Есть вещи, о которых я умалчиваю, они уже относятся к смерти, к той форме, в которой я отойду в прошлое. Это из-за них я не пишу Маре, потому что от нее мне бы не удалось утаить их. Если же они обретут такую силу, что сами прорвутся в мои письма, то не обращай на них внимания…»

Однако именно для того, чтобы уйти от этих вещей, Вассо — еще у себя в комнате — и начал писать письма.

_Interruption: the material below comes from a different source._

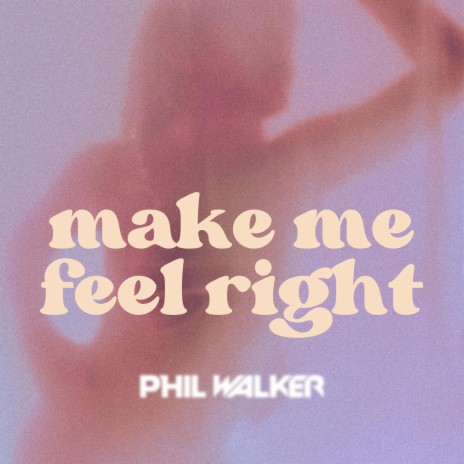 Make Me Feel Right | Boomplay Music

Это было на третью ночь после ухода Мары. Он проснулся внезапно, охваченный страхом и каким-то странным чувством, и начал осторожно ощупывать себя от плеч и ниже: нет, это был он, он сам, а не тот маленький человечек с редкими рыжими волосами, со сгорбленной спиной и слишком короткими ногами, который только что раз за разом пытался перебежать улицу с сильным движением и всякий раз в смертельном страхе бросался обратно на тротуар, а там была стена, и удары об эту стену были ужасно болезненны. Нет, он был все тем же Вассо, худым и длинным. Тот, другой — это был сон, только слишком яркий. Он встал, зажег свет, докурил оставленный окурок, но никак не мог избавиться от ощущения, что в комнате есть еще кто-то — тот самый рыжий человечек. Это, конечно, было глупо, комната была невелика, правда, лампочка слабая, он обошел каждый угол, но нигде, конечно, никого не было. Он выключил свет, посидел еще немного, прислушался — ничего. И Вассо вдруг заговорил с этим человечком, хотя и знал, что обращается к самому себе, ведь он был совершенно один, ему даже поздороваться было не с кем, заговорил просто потому, что хотел услышать человеческий голос, пусть даже свой собственный.